┌─ 文書の抜粋
AI・HALL共催公演として、青年団が2014年1月24日(金)〜27日(月)に『もう風も吹かない』の上演を行います。
 作・演出の平田オリザさんに、作品についてお話いただきました。


■『もう風も吹かない』製作のきっかけ
 この作品は2003年に、桜美林大学の演劇コース一期生の卒業公演のために書き下ろした作品です。それが大変好評だったものですから、翌年、JICA(国際協力事業団)の支援を受けて、全国巡演しました。
 僕は2001年から2002年にかけて、JICAの青年海外協力隊の改革に関する諮問委員をしていました。そのとき、たまたまフランスで仕事をしていたので、モロッコの協力隊の活動を見せていただいたりしました。協力隊の訓練所が、福島県の二本松と長野の駒ヶ根にあるのですが、それも両方見せていただいて、行った瞬間に「これは芝居になるな」と思いました。しかも当時、(桜美林大学の)卒業公演のホンを書かなきゃいけないことは決まっていたので、これだったらいくらでも若い学生たちを出せるなと(笑)。そういうことでつくった作品です。ですので、過去最多の22人が出演しています。今までは『東京ノート』がいちばん多くて20人だったんですけれど、それより多く出ています。
└─
┌─ 提供資料
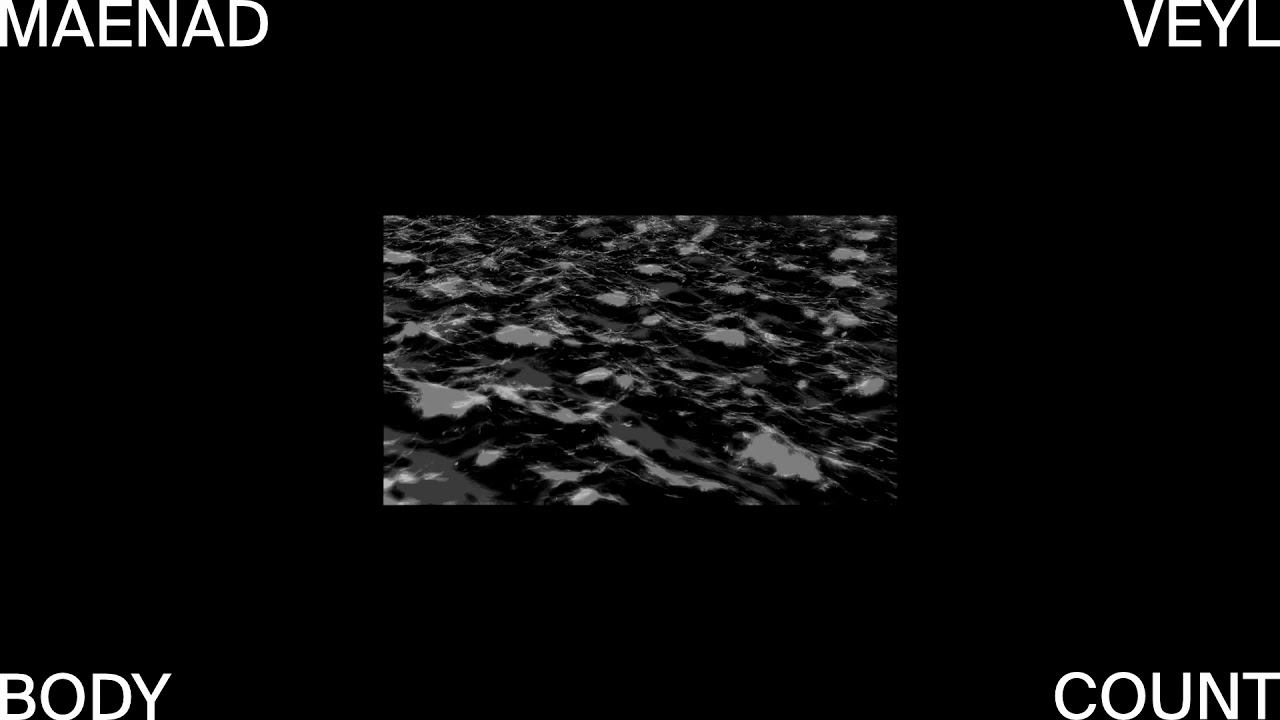 Maenad Veyl - From Body to Body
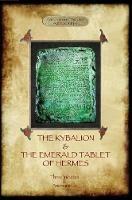 The Kybalion & The Emerald Tablet of Hermes: Two essential texts of Hermetic Philosophy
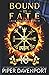 Bound by Fate (Cauld Ane #9)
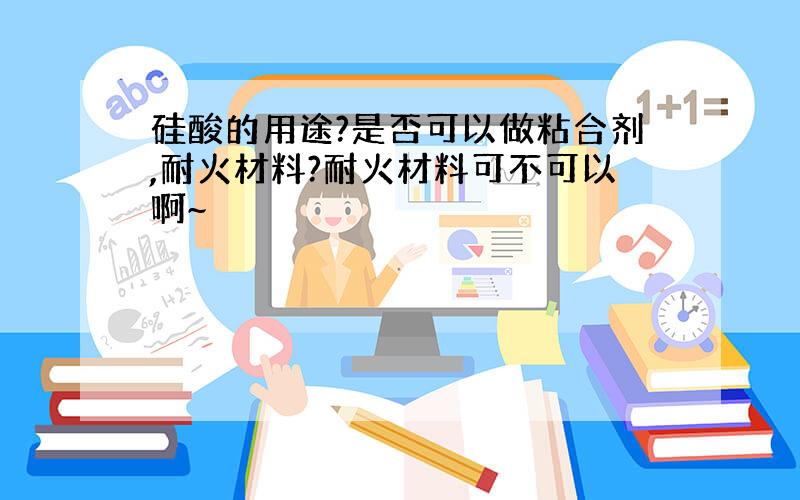 硅酸的用途?是否可以做粘合剂,耐火材料?耐火材料可不可以啊~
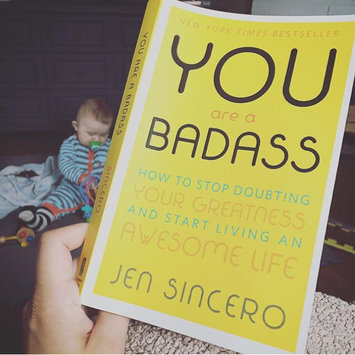 Photo of You Are a Badass: How to Stop Doubting Your Greatness and Start Living an Awesome Life uploaded by Melissa D.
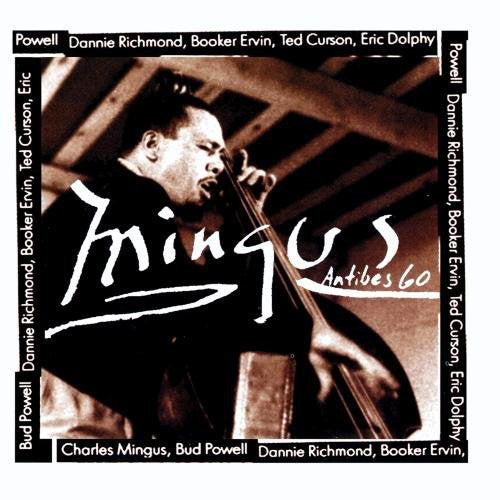 Charles Mingus - Mingus at Antibes [CD]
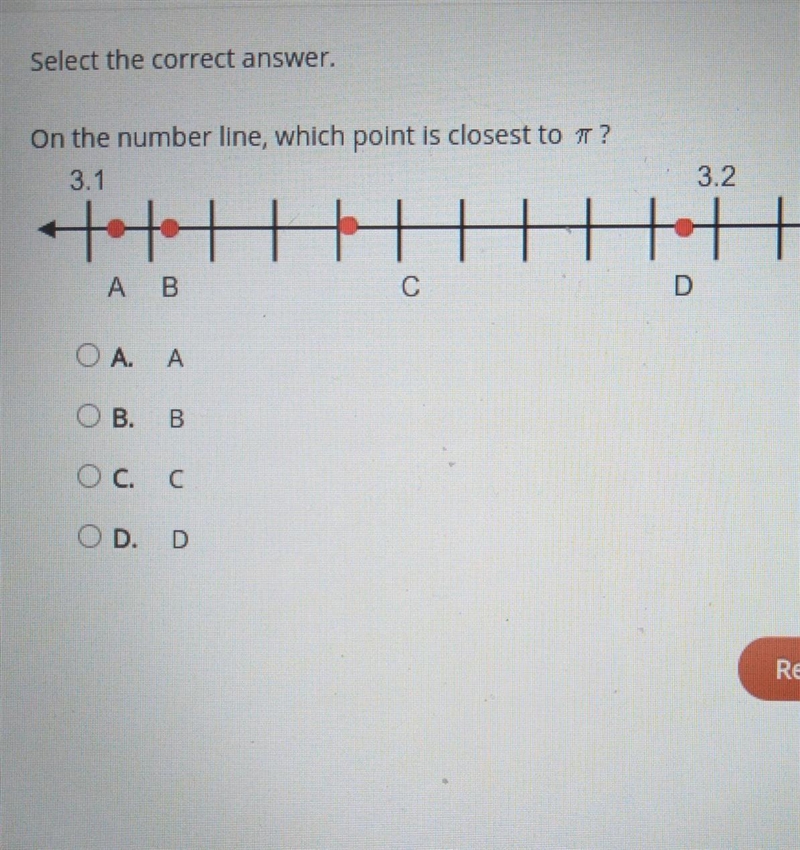 Select the correct answer. On the number line, which point is closest to 3.14? 3.1 3.2 tetett-example-1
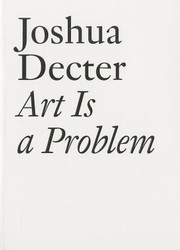 Cover of: Joshua Decter Art Is A Problem Selected Criticism Essays Interviews And Curatorial Projects 19862011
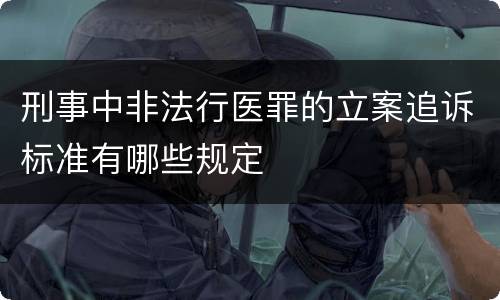 刑事中非法行医罪的立案追诉标准有哪些规定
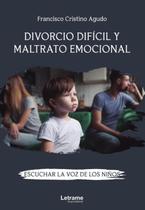 Divorcio difícil y maltrato emocional. Escuchar la voz de los niños - Espanhol - BIBLIOMANAGER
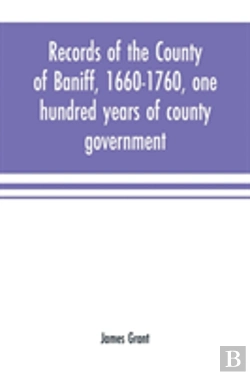 Bertrand.pt - Records Of The County Of Baniff, 1660-1760, One Hundred Years Of County Government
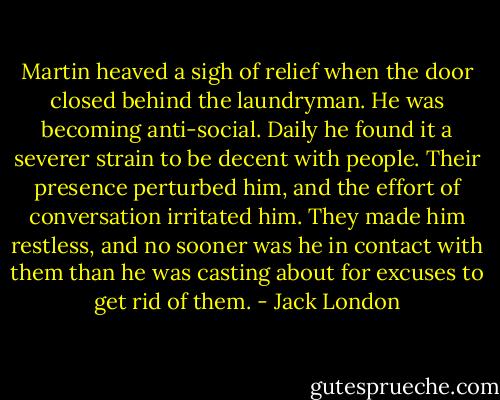 Martin heaved a sigh of relief when the door closed behind the laundryman. He was becoming anti-social. Daily he found it a severer strain to be decent with people. Their presence perturbed him, and the effort of conversation irritated him. They made him restless, and no sooner was he in contact with them than he was casting about for excuses to get rid of them. - Jack London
└─
**練習問題**
**A.** 『もう風も吹かない』についての文章で、数字で書かれている西暦の年をすべて挙げてください。
**B.** 『もう風も吹かない』についての文章から、「僕は2001年から2002年」で始まり「ど、それより多く出ています。」に至るまでの部分を、一字も変えずに出力してください。
資料は本文とは別個のものとして扱ってください。

**課題の解答**
**A.** 2014年、2003年、2001年、2002年

**B.**
僕は2001年から2002年にかけて、JICAの青年海外協力隊の改革に関する諮問委員をしていました。そのとき、たまたまフランスで仕事をしていたので、モロッコの協力隊の活動を見せていただいたりしました。協力隊の訓練所が、福島県の二本松と長野の駒ヶ根にあるのですが、それも両方見せていただいて、行った瞬間に「これは芝居になるな」と思いました。しかも当時、(桜美林大学の)卒業公演のホンを書かなきゃいけないことは決まっていたので、これだったらいくらでも若い学生たちを出せるなと(笑)。そういうことでつくった作品です。ですので、過去最多の22人が出演しています。今までは『東京ノート』がいちばん多くて20人だったんですけれど、それより多く出ています。